WHAT TO DO:
Carry over the lines from the one containing "What is the distance" through the one containing "41.7 meters", inclusive, adding 111 to every distance value and point coordinate in the answers. Leave everything else in those lines unchanged.

== INFORMATION PROVIDED ==

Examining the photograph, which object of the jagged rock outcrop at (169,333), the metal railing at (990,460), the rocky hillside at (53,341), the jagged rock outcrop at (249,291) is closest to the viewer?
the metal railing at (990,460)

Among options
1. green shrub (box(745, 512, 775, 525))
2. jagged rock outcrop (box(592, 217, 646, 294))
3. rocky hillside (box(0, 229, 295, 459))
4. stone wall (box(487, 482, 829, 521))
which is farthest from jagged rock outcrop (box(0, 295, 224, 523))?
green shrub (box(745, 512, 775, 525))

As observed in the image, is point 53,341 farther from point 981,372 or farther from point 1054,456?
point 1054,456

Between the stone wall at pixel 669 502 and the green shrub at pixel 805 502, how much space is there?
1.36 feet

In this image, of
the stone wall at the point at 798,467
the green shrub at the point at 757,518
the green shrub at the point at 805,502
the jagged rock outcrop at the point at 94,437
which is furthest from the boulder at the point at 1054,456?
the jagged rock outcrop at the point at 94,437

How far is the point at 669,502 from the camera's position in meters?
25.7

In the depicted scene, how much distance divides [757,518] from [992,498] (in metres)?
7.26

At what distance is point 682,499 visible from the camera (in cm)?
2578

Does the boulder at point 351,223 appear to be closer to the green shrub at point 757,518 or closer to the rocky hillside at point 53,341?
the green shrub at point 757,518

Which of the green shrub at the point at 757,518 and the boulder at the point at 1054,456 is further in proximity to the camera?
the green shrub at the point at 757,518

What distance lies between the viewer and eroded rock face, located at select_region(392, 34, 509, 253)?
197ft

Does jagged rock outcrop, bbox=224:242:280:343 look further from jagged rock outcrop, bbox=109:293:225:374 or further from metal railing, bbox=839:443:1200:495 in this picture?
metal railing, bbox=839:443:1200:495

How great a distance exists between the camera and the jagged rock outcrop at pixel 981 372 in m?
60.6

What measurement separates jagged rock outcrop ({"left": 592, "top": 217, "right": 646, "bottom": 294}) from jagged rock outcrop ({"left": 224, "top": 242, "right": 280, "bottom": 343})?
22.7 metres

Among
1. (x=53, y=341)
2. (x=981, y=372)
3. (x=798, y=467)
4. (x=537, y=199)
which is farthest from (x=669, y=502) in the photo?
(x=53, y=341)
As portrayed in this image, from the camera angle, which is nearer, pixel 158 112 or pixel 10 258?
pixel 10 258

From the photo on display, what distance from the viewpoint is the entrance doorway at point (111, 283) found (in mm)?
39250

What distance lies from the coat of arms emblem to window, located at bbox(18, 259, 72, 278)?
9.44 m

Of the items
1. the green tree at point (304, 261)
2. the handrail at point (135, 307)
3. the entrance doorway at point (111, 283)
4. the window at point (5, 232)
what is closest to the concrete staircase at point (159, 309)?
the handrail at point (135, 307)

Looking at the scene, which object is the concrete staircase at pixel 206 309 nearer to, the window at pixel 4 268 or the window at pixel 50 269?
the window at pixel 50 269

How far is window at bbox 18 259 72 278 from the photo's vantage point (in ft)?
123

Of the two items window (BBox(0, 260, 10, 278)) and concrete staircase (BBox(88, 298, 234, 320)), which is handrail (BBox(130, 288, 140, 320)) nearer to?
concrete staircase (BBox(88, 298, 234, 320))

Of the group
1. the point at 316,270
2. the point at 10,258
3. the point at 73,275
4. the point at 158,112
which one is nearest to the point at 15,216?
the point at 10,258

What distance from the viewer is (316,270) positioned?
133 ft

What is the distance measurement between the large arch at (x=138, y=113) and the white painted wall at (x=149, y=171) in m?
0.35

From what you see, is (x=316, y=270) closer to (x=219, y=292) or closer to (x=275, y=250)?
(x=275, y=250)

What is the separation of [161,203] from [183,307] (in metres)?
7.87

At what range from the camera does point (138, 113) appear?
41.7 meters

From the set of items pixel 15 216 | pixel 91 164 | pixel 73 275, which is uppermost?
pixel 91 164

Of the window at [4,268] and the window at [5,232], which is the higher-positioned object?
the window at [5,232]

===

RIGHT ANSWER:
What is the distance measurement between the large arch at (x=138, y=113) and the white painted wall at (x=149, y=171) in m?
111.35

From what you see, is (x=316, y=270) closer to (x=219, y=292) or closer to (x=275, y=250)?
(x=386, y=361)

What is the separation of [161,203] from [183,307] (in metres)?
118.87

At what range from the camera does point (138, 113) appear?
152.7 meters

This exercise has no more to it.